Stick to the Thesis

I am still ruminating over the Cult of We—an incredibly well-written and researched book by Eliot Brown and Maureen Farrell. Now being made into a movie. Neumann said he got “smart people to do dumb things. That quote just sticks with me. How smart were they?

I just want to note that none of the investors around the table were women. There were C-players inside We Work, but there were no women on the investing side. The entire board was men. It makes me wonder about the SPAC frenzy too.

And there were some brilliant money people around the table, such as Jamie Dimon. I get that Chase wanted the ability to shine in the tech world to rein in more tech IPO’s. This was a great first step in, but the red flags were bright red.
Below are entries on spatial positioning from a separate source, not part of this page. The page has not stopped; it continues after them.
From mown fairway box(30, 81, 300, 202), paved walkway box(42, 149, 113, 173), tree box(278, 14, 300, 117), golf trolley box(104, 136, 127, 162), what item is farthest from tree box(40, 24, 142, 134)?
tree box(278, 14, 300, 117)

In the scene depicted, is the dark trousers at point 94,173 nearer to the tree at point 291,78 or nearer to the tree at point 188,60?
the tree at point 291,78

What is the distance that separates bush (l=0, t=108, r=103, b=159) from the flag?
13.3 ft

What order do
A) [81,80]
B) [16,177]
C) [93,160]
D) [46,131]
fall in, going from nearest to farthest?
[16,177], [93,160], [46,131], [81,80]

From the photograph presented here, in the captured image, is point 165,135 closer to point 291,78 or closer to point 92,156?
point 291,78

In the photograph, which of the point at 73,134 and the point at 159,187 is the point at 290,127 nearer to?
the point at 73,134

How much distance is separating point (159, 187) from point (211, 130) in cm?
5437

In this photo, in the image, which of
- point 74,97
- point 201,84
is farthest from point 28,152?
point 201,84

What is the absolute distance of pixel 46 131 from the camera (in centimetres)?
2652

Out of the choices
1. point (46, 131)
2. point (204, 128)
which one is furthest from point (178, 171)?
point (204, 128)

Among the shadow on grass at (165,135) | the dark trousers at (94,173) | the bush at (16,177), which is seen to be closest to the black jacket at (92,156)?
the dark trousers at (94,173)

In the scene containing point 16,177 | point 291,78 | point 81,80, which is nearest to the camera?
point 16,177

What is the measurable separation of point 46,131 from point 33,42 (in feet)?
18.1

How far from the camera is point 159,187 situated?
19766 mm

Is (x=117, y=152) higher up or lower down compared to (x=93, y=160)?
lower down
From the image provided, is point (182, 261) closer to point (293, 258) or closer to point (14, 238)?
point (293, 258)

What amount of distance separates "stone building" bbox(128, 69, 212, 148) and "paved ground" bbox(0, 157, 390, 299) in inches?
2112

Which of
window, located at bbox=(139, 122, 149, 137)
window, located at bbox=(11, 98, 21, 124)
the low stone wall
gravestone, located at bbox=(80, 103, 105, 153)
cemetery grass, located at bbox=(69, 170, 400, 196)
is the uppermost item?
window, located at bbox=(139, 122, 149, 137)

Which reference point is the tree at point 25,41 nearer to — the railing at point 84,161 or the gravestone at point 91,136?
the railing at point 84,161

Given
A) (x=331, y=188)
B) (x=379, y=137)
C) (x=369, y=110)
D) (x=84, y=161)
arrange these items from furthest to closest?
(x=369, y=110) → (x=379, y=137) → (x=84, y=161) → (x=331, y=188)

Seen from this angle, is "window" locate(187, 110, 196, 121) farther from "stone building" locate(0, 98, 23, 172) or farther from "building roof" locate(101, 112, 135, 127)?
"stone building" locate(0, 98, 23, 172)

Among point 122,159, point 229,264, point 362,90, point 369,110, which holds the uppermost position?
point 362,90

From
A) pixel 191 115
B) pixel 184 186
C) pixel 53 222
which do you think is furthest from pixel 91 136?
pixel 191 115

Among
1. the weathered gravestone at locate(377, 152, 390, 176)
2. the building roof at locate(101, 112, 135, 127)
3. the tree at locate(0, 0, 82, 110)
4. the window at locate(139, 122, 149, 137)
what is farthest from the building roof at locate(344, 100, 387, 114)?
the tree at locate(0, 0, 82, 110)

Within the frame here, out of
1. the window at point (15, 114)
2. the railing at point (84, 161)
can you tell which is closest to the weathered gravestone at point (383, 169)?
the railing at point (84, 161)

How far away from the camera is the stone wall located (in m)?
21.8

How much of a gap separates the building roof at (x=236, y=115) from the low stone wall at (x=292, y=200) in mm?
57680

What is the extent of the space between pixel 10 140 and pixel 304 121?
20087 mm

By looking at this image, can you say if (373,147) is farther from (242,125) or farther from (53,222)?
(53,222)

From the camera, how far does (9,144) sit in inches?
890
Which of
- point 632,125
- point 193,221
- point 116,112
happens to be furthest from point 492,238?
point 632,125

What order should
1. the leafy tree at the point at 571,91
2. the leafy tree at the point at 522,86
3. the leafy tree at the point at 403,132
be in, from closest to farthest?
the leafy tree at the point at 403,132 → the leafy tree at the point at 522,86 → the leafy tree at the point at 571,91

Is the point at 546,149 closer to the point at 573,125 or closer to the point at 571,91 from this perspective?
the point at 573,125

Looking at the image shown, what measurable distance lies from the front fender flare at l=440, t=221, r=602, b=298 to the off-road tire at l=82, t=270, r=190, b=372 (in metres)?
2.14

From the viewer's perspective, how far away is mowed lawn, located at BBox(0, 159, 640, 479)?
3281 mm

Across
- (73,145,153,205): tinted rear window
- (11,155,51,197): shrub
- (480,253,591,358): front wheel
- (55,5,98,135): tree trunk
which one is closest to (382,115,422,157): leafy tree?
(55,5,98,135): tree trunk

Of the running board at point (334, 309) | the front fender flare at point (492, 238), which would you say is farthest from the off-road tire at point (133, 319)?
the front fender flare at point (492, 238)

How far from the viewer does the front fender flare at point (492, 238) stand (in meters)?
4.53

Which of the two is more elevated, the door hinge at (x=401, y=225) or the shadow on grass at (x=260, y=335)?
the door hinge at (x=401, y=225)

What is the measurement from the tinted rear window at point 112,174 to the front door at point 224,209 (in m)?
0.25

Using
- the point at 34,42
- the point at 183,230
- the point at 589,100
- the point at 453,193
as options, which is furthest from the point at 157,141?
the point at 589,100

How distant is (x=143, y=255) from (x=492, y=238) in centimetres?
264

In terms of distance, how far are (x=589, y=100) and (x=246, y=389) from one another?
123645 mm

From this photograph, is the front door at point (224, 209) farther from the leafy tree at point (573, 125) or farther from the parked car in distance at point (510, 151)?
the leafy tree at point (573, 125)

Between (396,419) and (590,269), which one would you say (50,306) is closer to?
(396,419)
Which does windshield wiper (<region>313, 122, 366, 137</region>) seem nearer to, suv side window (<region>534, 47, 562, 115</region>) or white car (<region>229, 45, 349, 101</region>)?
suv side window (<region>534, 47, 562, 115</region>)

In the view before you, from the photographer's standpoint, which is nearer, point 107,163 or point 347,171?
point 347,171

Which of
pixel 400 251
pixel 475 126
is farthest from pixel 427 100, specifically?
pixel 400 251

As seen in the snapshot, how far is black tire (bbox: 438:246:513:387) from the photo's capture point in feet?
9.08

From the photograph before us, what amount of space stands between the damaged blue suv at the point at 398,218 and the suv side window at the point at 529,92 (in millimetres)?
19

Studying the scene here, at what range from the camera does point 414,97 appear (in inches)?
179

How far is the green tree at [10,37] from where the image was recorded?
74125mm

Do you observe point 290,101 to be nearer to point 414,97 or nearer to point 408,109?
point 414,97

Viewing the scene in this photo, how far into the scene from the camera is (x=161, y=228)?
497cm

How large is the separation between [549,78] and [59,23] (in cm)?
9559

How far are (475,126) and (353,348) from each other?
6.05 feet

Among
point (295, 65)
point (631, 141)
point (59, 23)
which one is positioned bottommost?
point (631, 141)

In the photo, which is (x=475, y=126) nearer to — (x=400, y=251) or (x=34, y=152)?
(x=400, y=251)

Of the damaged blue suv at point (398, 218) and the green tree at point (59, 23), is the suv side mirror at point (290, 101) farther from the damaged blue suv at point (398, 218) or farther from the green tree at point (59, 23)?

Was it that the amount of money it cost Chase wasn’t that big of a deal?

I understand why Bruce Dunlevie gave Neumann money. Dunlevie had so many scores that he was in semi-retirement, but he saw something of interest in Neumann’s salesman hustler behavior. Classic VC stuff. He figured here is a few million and let’s see what you can do. But what I don’t understand is how he let Neumann continue to blow through all that cash of Benchmark’s LP’s and that including signing off on letting Neumann buy a jet, take millions, almost billions off the table early on, and take out massive loans for his stock. How was that ok?

I know my fair share of VCs and the way they think. The ones I know would have stopped this earlier on but maybe not. There were no numbers; money was pouring down a huge drain as the founder spent more and more like he had an endless bank account, and the investors let it happen. They signed documents that put their guards down.

There is one thing that I have learned all these years. When it looks like a real estate business, it is a real estate business. The concept of all these companies spending billions on marketing something to be something it isn’t and then valuing it like a software company makes zero sense to me.

Stick to the thesis. It helps with the red flags. I understand it, but I just don’t get it.